What the task asks: Start at the line containing "How far is chalet, located" and stop after the line containing "Answer: (x=482, y=384)". Write out only those lines, swapping "nearest" for "closest" and changing nothing else.

-- start of The data --

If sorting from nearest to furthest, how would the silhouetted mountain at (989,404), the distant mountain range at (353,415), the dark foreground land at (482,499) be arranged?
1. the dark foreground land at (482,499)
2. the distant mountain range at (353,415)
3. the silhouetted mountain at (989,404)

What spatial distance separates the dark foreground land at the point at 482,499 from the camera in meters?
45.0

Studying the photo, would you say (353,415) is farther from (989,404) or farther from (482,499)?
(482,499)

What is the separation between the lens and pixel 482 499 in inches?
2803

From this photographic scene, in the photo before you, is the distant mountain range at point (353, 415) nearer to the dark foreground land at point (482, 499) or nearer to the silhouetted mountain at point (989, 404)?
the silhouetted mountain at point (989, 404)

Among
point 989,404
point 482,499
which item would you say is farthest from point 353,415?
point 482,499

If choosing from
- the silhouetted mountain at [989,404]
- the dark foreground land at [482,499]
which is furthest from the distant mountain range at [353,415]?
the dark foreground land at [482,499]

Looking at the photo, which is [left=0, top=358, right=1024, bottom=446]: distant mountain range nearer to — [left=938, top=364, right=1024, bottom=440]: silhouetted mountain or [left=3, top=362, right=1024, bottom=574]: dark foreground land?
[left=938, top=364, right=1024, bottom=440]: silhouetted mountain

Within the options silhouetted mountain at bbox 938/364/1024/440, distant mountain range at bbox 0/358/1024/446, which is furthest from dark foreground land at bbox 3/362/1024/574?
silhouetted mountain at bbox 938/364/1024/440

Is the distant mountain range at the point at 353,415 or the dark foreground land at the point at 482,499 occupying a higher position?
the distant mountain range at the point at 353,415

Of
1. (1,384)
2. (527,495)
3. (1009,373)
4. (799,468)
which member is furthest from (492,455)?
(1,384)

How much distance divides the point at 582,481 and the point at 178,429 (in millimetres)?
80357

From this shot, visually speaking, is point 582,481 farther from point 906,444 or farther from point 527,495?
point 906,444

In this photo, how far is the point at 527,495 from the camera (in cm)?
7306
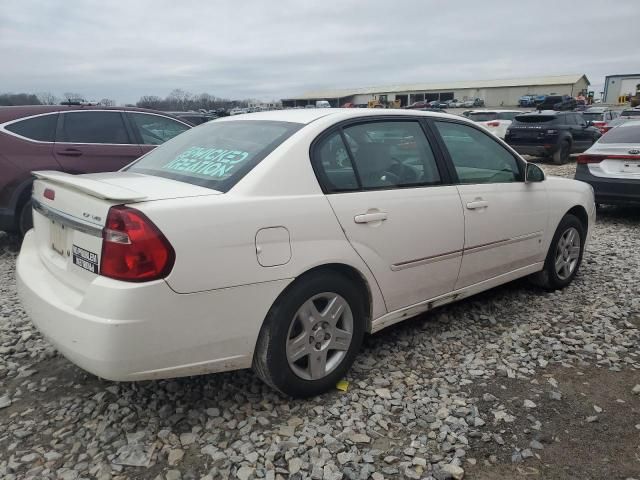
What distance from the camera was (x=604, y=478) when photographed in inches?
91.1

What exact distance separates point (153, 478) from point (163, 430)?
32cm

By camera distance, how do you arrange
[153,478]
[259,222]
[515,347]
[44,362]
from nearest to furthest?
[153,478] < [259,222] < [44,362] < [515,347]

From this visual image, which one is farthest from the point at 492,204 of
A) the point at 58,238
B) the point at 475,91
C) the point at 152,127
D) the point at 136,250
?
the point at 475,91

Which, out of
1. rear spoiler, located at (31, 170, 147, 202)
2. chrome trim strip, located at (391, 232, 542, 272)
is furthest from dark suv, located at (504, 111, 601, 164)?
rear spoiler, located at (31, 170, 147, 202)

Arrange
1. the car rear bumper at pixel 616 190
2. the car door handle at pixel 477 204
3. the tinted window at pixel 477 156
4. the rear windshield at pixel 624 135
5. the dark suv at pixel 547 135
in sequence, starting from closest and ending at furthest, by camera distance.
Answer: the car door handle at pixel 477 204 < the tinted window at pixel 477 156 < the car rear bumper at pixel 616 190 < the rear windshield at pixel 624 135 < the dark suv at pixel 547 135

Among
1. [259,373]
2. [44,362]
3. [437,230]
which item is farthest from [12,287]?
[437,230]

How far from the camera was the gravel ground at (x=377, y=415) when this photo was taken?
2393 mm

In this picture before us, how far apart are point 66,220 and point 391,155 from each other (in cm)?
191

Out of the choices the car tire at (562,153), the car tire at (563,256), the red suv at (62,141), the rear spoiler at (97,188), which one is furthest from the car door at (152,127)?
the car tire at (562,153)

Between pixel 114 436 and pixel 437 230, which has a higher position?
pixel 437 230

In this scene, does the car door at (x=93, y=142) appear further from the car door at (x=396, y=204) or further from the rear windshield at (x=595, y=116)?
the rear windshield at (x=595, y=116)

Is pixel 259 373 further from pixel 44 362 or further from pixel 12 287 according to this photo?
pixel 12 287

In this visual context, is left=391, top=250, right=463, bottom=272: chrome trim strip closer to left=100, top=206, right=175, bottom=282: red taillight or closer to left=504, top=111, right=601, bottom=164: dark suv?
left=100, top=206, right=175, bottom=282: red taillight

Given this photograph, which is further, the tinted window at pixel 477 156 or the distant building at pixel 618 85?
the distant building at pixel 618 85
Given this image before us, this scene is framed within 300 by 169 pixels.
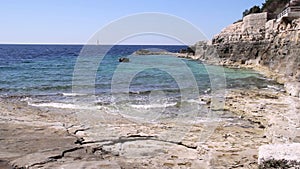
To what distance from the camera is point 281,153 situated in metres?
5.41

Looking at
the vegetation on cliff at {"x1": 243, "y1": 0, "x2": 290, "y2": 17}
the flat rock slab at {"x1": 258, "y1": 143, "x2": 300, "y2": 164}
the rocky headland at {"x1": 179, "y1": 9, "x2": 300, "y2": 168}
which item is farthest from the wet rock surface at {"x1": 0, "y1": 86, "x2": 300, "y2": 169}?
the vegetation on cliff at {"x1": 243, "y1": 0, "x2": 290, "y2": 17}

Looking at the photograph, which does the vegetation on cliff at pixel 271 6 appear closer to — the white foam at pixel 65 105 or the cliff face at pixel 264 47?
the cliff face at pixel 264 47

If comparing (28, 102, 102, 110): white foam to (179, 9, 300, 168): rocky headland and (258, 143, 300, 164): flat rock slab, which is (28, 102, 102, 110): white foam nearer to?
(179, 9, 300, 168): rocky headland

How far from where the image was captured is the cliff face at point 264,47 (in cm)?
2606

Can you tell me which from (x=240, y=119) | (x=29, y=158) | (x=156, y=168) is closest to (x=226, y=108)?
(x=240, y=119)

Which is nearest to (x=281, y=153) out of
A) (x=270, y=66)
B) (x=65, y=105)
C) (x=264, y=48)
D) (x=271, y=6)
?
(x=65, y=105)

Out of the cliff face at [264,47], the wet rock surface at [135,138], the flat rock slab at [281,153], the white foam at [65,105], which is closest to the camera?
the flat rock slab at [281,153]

-- end of The data --
-- start of The data --

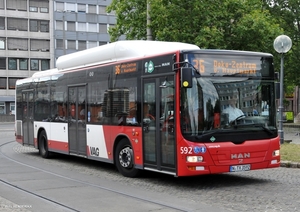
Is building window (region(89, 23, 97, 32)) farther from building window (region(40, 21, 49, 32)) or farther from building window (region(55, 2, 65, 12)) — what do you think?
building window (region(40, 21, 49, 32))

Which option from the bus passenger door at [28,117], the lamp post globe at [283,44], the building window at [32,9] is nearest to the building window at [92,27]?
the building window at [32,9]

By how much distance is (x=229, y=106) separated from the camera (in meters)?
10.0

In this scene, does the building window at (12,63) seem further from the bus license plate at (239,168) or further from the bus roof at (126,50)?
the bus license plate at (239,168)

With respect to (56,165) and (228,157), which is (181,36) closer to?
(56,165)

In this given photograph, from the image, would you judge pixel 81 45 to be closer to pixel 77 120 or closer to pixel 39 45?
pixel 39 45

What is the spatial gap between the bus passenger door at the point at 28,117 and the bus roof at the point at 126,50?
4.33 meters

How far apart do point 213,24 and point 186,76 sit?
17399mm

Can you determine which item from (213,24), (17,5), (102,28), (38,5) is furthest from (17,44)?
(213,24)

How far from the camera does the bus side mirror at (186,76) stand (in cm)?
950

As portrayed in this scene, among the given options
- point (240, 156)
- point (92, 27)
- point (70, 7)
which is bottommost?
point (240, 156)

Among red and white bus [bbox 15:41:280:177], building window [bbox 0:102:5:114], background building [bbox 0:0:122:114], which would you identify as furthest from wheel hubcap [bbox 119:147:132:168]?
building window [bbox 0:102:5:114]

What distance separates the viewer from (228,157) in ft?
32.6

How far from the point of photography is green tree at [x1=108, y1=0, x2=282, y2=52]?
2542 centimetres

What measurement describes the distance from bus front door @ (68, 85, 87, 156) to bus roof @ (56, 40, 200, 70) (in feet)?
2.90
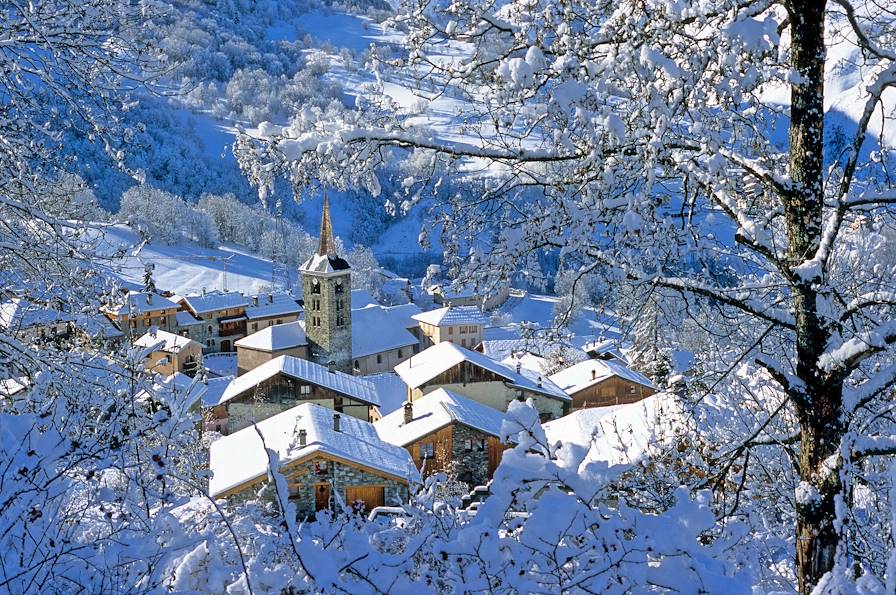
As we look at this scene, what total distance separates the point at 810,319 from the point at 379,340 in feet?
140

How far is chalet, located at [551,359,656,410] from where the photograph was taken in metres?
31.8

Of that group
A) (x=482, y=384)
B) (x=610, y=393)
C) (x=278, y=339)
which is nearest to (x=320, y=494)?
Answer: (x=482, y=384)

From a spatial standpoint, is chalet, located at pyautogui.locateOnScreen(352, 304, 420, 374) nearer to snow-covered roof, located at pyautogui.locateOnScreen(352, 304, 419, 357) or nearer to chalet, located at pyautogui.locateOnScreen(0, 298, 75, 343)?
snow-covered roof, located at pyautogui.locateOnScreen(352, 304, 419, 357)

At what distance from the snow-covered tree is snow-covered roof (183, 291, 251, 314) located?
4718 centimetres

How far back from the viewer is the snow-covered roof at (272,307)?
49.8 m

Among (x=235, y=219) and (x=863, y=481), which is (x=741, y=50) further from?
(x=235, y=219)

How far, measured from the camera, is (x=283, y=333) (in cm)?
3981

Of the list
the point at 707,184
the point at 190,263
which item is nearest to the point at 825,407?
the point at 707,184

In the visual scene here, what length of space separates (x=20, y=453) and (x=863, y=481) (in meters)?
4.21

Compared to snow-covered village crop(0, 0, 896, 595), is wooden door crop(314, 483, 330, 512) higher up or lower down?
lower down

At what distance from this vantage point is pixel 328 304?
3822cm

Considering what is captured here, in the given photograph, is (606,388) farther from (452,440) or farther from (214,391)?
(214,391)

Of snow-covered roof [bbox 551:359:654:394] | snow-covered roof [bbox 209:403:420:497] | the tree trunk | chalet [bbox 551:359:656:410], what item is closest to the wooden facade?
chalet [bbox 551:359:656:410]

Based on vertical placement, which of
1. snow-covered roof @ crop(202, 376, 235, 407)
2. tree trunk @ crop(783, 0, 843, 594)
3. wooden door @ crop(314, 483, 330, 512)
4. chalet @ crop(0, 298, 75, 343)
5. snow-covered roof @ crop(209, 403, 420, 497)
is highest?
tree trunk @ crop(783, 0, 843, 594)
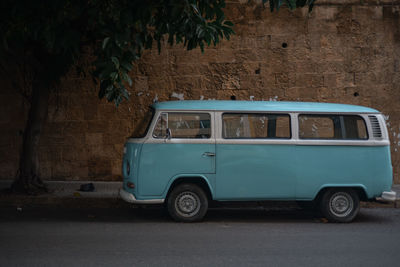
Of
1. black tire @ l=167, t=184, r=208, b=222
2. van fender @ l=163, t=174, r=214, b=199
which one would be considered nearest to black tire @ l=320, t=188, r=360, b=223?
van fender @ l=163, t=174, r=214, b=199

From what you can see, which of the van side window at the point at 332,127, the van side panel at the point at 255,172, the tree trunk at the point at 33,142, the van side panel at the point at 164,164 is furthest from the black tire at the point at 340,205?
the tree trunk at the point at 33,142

-- end of The data --

Written response:
How far is chalet, located at [551,359,656,410] from where the photograph was taken in metres?
31.8

Of that group
A) (x=482, y=384)
B) (x=610, y=393)
C) (x=278, y=339)
which is closest to (x=320, y=494)?
Answer: (x=482, y=384)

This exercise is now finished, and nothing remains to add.